I have been laying in the same position for what seems like forever when Jake starts to move. I don't want to seem like a creeper, cuddling with his sleeping self, so I quickly close my eyes and try to look like I'm sleeping. I feel Jake shift underneath me and hear him yawn. Damn...

I feel his arm lift offf of me and he stretches before he returns it back to the position that it was in before. He leans down and kisses my forehead and I can feel the fingers of the opposite hand brush lightly across my face, pushing my bangs to the side and out of my eyes. They tickle my nose every so slightly and I have to fight back a sneeze. Just when I think that it's gone, I scrunch my face and sneeze quietly. Dammit. My cover is broken. "How long have you been awake?" Jake asks me, chuckling softly. Fuck that is one sexy morning voice. Oh god, what the hell did I just think? I shrug innocently. "You weren't watching me sleep, were you?"

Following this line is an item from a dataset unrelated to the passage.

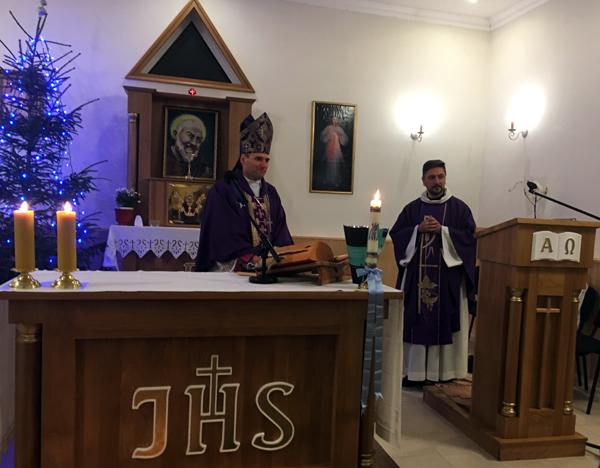 Лиозно посетил ординарий Витебской католической епархии епископ Олег Буткевич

I shake my head quickly, but a little too fast. He raises one eyebrow, knowing that I'm not telling the truth and I scrunch my nose and stick my tonuge out at him. "You're cute," he laughs softly and pushes my tongue back into my mouth. I giggle and stretch up to give him a good morning kiss. I'm scared he's going to reject my kiss like last time so I just peck his cheek.

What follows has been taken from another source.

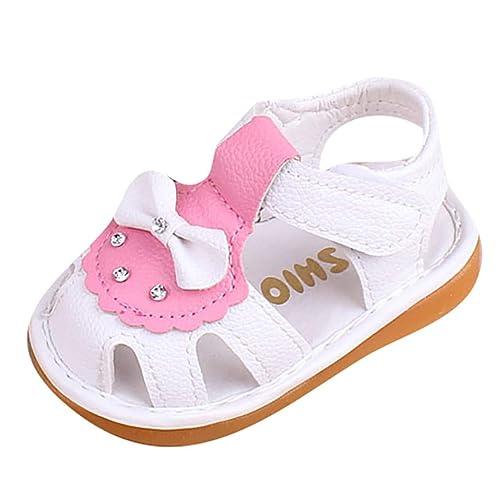 Conquro Sandalias Bebe Niña Verano, Zapatos de Princesa Niña ...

He smiles at me, but his eyes show a bit of regret in them. He knows why I didn't kiss him fully. I think he wants to kiss me now because I'm not just kissing him to mask the pain, like last night. I'm going to kiss him now because I want to... because I like him a lot. I connect my lips with his and an instant wave of pleasure makes its way through me. It travels like fire all the way down to my toes and I'm almost certain that he feels it too.

"Good morning Jake," I break away just as the kiss was about to turn not so innocent. His parents are still here, I can hear them upstairs and I don't want them walking down on us. I feel like I'm violating some type of boundry or something.

He knows what I'm worried about and chuckles. "It's okay Kitty, they aren't going to come down," he swiftly brings his lips down onto mine once again and I wrap my arms around his neck. This is definitely a very good morning.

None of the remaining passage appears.